As another application of MSMs to biological systems, we performed long (1 microsecond) simulations of deoxyadenosine dinucleotide (dApdA) in aqueous solution of varying NaCl concentration. The free-energy landscape of the dApdA molecule projected in the two-dimensional space of the radial separation between the nucleobases and the twist angle around this axis was used to as the reduced state space for construction of an MSM that was subsequently coarse-grained using the robust Perron cluster-cluster analysis (PCCA+) method.
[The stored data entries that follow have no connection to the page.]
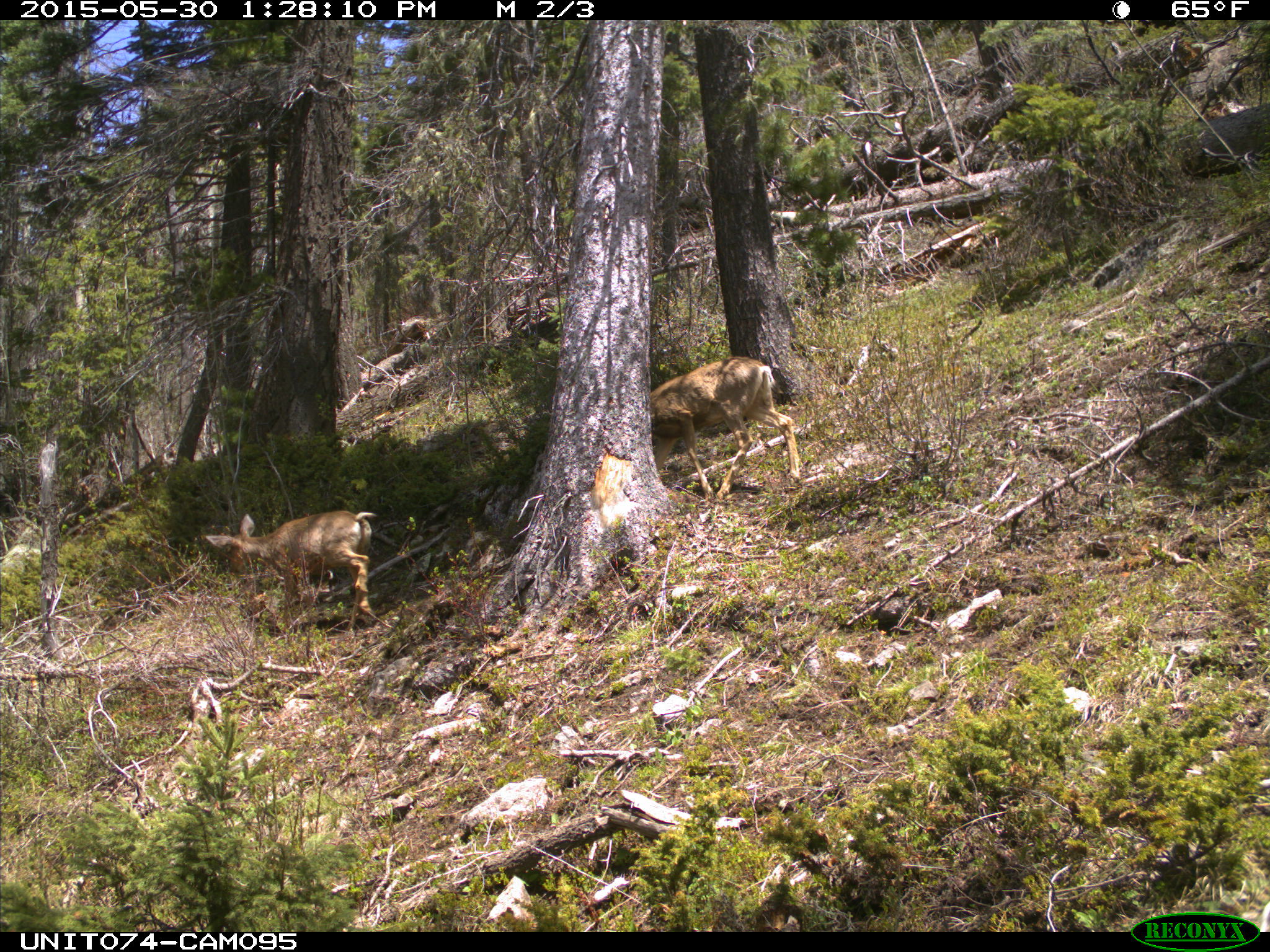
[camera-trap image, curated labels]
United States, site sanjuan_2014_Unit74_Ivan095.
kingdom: Animalia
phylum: Chordata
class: Mammalia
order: Artiodactyla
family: Cervidae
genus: Odocoileus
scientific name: Odocoileus hemionus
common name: mule deer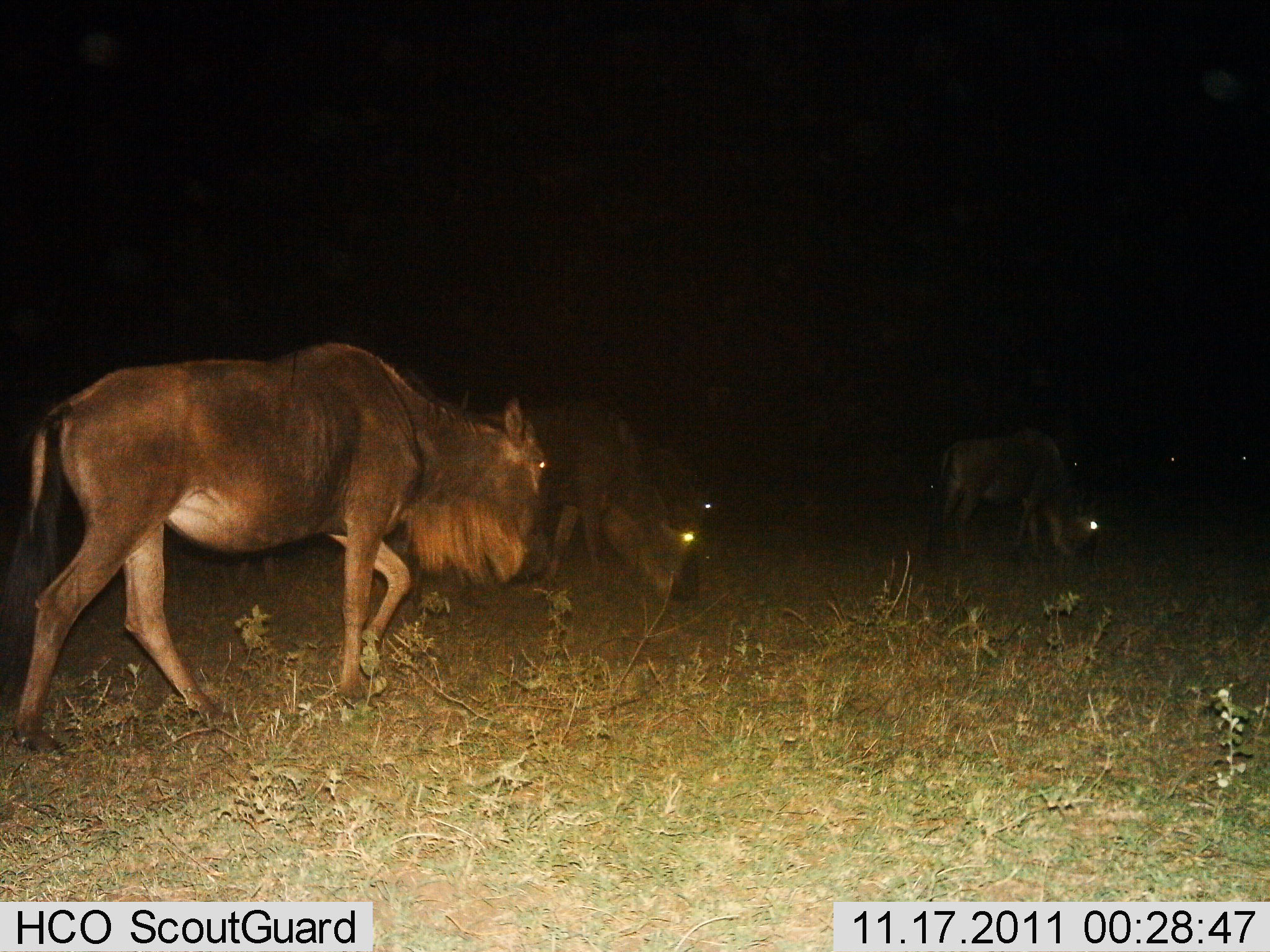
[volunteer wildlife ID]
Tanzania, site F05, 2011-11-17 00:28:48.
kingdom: Animalia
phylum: Chordata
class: Mammalia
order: Artiodactyla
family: Bovidae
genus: Connochaetes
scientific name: Connochaetes taurinus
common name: blue wildebeest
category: wildebeest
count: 4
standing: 55%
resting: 0%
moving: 55%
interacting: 0%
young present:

The coarse grained transition matrix dedscribing the conditional transition probabilites among these coarse-grained macrostates was used to interpret the unstacking mechanism as well as its associated timescale. We find that each macrostate defines a physically relevant set of conformations, e.g. right-handed structures, left-handed structures, unstacked, stacked and achiral. The structural statistics in each macrostate was combined with Schellman's matrix method to calculate the circular dichroism (CD) spectra for each macrostate. We found that, in agreement with prior conjectures, that the CD spectrum is due almost exclusively to a linear combination of two states. However, in contrast to that conjecture, we found that the CD spewctrum is due mostly to the predominant left- and right-handed states, not a right-handed and unstacked state. Using the average CD from this state gave very similar results to using just the average structure from each macrostate. Thus, we provided a computationally convenient method to extract the relevant metastable states, a determination of how the conformational diversity of dApdA contributes to its CD spectrum, and postulate a mechanism, including the associated kinetics, for the unstacking transition of this simple nucleic acid system.
While I have studied some nucleation phenomena while at UMD, my focus to date has been on calculating the thermodynamic profiles of RCs learned using the SPIB approach. One of my recent projects has focused on determining good RCs for the unbinding of two model hydrophobic ligands, a united-atom methane particle and a C60 buckyball fullerene, from rigid, hydrophobic pockets. From this analysis, we confirm that a thermodynamically-optimized, one-dimensional RC for the unbinding for both the methane and buckyball involves surmounting an entropy barrier to unbind, with energetic considerations playing a minor role. Furthermore, we find that solute wetness is the main driver of methane dissociation while pocket wetness plays a major role for the buckyball system until the transition state, after which solute wetness dominates the RC. These observations should yield transferable knowledge to the important features describing ligand unbinding in more complication and physiologically relevant systems, such as drug-protein interactions. This study is published in the Journal of Physical Chemistry B. A preprint is available on the arXiv.